[Spatial reasoning question records]
◆ ◆ ◆ ◆ ◆

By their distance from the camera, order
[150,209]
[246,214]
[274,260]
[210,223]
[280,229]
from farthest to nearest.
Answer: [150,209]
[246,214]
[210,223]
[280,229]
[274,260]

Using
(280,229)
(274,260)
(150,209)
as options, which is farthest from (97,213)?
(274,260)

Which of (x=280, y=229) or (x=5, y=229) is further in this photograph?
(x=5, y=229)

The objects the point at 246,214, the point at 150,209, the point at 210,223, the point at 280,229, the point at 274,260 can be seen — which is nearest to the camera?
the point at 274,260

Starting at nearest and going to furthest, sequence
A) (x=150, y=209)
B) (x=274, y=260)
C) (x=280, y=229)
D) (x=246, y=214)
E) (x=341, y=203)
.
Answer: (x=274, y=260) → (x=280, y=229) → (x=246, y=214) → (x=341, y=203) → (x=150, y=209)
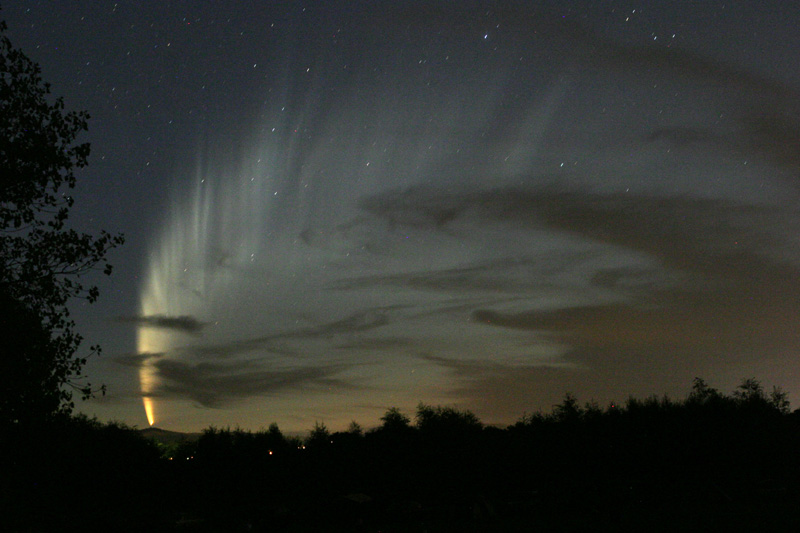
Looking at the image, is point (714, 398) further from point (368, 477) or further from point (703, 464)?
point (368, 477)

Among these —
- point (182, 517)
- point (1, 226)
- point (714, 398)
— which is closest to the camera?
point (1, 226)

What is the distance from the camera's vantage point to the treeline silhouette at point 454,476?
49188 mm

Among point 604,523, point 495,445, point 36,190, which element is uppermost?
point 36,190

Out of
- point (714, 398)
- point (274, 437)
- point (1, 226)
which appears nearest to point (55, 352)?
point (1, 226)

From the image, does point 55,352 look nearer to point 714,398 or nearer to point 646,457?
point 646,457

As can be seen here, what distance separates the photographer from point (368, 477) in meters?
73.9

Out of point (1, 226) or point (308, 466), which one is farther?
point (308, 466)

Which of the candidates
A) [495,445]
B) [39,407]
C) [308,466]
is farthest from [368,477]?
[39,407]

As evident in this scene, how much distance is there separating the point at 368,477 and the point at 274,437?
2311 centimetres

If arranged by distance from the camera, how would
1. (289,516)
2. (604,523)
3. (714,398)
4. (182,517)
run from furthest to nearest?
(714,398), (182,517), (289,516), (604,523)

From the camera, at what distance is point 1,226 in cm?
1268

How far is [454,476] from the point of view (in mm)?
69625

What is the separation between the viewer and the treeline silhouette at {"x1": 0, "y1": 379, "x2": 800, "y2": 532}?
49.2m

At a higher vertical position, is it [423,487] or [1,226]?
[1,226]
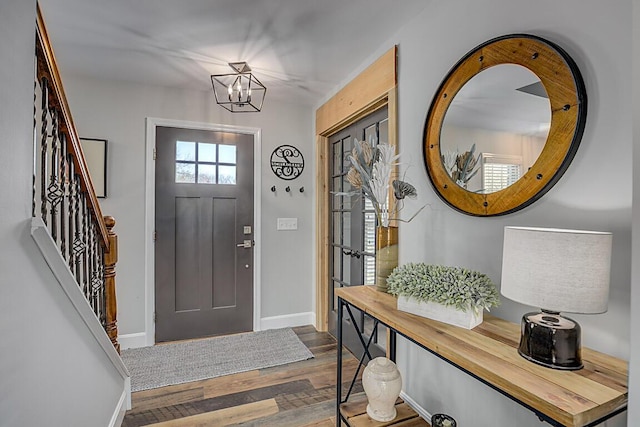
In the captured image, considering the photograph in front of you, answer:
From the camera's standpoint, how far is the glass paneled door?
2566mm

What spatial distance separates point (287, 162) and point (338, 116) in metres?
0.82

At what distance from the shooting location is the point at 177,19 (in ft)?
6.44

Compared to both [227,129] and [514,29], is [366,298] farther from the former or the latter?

◆ ◆ ◆ ◆ ◆

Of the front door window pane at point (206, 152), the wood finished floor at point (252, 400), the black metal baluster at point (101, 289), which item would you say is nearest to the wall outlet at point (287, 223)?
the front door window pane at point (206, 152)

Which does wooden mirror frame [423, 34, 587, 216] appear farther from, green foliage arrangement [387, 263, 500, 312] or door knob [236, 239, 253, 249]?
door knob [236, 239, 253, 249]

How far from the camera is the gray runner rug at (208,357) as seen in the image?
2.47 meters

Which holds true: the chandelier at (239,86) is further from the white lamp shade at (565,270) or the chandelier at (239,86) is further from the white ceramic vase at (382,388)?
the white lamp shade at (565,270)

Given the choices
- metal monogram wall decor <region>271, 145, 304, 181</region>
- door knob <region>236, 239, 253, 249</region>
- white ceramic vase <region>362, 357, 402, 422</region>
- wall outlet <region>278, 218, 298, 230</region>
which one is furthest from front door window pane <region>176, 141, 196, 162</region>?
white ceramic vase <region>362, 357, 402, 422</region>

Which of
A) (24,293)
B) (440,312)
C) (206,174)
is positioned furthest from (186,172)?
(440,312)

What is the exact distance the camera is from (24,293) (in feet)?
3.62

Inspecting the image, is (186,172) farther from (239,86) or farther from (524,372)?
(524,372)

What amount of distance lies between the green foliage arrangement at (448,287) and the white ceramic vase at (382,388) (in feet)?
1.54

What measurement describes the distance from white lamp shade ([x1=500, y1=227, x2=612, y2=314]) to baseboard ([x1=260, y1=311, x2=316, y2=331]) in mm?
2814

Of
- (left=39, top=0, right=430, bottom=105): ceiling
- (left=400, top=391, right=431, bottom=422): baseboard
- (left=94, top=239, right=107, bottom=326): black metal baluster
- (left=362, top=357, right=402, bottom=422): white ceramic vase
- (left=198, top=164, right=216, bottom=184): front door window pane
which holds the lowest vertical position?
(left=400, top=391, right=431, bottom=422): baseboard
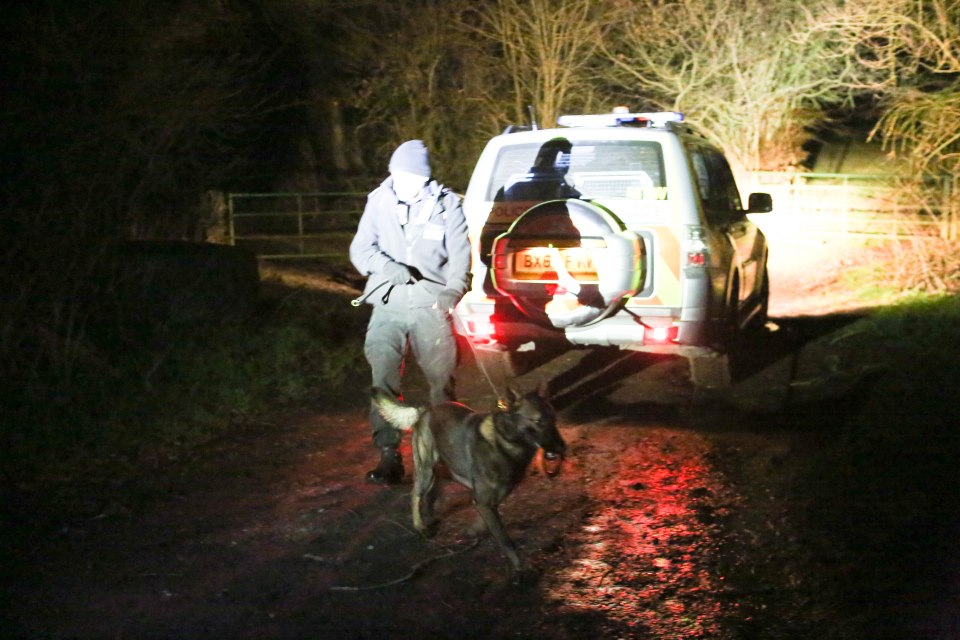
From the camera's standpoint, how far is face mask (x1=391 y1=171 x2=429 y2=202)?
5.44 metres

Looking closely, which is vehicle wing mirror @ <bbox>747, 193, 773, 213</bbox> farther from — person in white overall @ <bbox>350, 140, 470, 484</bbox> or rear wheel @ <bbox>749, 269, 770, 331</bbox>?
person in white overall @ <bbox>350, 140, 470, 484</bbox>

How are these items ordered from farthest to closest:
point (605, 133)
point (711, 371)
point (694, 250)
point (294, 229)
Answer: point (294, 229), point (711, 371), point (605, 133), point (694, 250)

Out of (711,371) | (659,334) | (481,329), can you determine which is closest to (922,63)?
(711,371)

◆ ◆ ◆ ◆ ◆

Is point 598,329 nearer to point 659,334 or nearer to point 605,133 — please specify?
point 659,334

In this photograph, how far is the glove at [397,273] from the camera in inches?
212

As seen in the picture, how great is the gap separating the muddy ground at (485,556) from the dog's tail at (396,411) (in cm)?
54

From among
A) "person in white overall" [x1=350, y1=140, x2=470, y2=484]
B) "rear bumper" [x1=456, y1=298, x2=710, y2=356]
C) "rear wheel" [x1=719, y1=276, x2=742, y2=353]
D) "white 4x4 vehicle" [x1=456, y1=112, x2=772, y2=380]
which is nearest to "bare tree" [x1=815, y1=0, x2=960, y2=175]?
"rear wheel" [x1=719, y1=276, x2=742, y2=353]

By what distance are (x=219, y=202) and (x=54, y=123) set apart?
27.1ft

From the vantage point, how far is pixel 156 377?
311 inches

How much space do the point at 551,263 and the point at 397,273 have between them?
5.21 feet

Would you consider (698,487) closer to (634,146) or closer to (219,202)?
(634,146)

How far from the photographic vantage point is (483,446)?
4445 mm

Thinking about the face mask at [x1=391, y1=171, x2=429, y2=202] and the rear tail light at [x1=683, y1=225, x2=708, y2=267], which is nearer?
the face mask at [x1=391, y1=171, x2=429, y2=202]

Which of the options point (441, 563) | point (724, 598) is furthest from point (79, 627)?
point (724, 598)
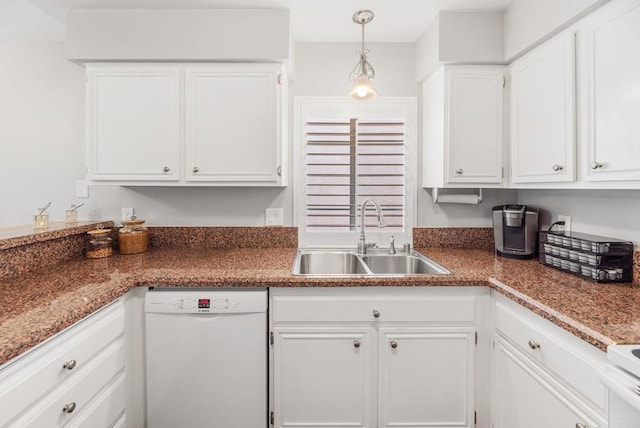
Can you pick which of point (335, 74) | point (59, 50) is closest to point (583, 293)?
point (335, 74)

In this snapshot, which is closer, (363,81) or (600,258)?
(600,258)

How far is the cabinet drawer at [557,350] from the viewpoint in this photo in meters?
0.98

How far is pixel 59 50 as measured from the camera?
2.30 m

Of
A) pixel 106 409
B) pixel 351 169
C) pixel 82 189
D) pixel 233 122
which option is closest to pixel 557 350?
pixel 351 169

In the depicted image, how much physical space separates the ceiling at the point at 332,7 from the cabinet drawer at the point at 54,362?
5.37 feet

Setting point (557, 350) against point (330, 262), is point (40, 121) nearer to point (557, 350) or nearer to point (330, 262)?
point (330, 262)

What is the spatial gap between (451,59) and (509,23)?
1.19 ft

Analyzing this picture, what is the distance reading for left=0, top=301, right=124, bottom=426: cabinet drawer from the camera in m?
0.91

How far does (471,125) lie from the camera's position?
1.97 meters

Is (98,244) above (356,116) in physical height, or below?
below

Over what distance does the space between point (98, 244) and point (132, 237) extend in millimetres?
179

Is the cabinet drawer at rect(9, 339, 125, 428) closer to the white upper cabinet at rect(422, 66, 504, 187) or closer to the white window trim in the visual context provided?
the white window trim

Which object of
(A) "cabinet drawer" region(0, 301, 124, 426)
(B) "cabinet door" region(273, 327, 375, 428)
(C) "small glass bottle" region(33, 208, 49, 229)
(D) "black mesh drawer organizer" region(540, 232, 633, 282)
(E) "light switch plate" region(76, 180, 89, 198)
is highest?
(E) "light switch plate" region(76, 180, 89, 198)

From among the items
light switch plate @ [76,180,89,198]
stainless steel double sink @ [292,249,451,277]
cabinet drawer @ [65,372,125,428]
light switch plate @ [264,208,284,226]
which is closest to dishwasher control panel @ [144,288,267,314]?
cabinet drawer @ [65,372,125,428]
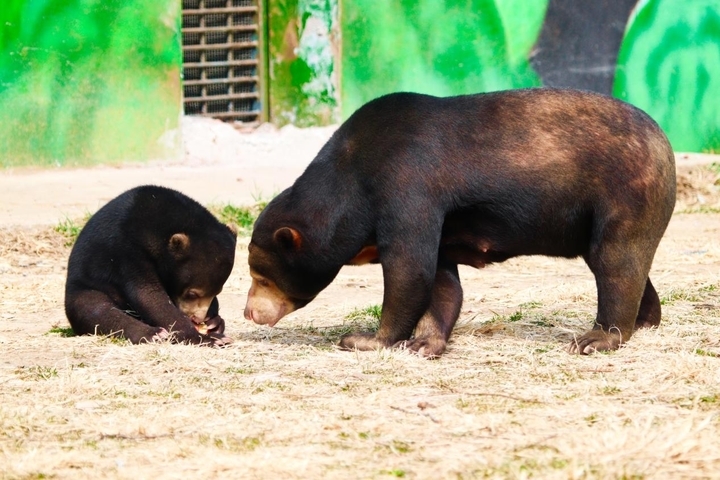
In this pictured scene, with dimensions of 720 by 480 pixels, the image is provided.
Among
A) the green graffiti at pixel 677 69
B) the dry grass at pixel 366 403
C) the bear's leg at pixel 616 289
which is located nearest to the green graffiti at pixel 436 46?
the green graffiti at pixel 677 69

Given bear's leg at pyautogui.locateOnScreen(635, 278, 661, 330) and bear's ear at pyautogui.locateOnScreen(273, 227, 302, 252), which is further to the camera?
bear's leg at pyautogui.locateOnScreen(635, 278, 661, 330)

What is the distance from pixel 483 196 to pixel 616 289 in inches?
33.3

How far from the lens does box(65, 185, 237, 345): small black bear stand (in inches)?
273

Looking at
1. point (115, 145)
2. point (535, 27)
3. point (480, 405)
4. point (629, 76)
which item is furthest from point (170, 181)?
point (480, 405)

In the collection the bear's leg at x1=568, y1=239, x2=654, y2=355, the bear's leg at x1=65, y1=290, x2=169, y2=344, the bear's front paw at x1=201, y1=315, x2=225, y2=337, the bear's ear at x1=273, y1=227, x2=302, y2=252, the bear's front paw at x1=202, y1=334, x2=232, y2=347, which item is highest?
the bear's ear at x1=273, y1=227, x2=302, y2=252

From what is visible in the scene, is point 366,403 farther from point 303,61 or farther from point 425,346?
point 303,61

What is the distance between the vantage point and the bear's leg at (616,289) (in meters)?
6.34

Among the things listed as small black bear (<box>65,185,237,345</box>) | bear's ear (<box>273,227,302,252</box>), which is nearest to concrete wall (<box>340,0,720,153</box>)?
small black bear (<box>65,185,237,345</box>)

◆ ◆ ◆ ◆ ◆

What you will do:
Pick out every line of the records above that contains the string "silhouette" and copy those lines.

Solution:
What is the distance from the camera's vantage point to the treeline silhouette at point 454,476?
What is the separation between the viewer and the treeline silhouette at {"x1": 0, "y1": 379, "x2": 800, "y2": 532}?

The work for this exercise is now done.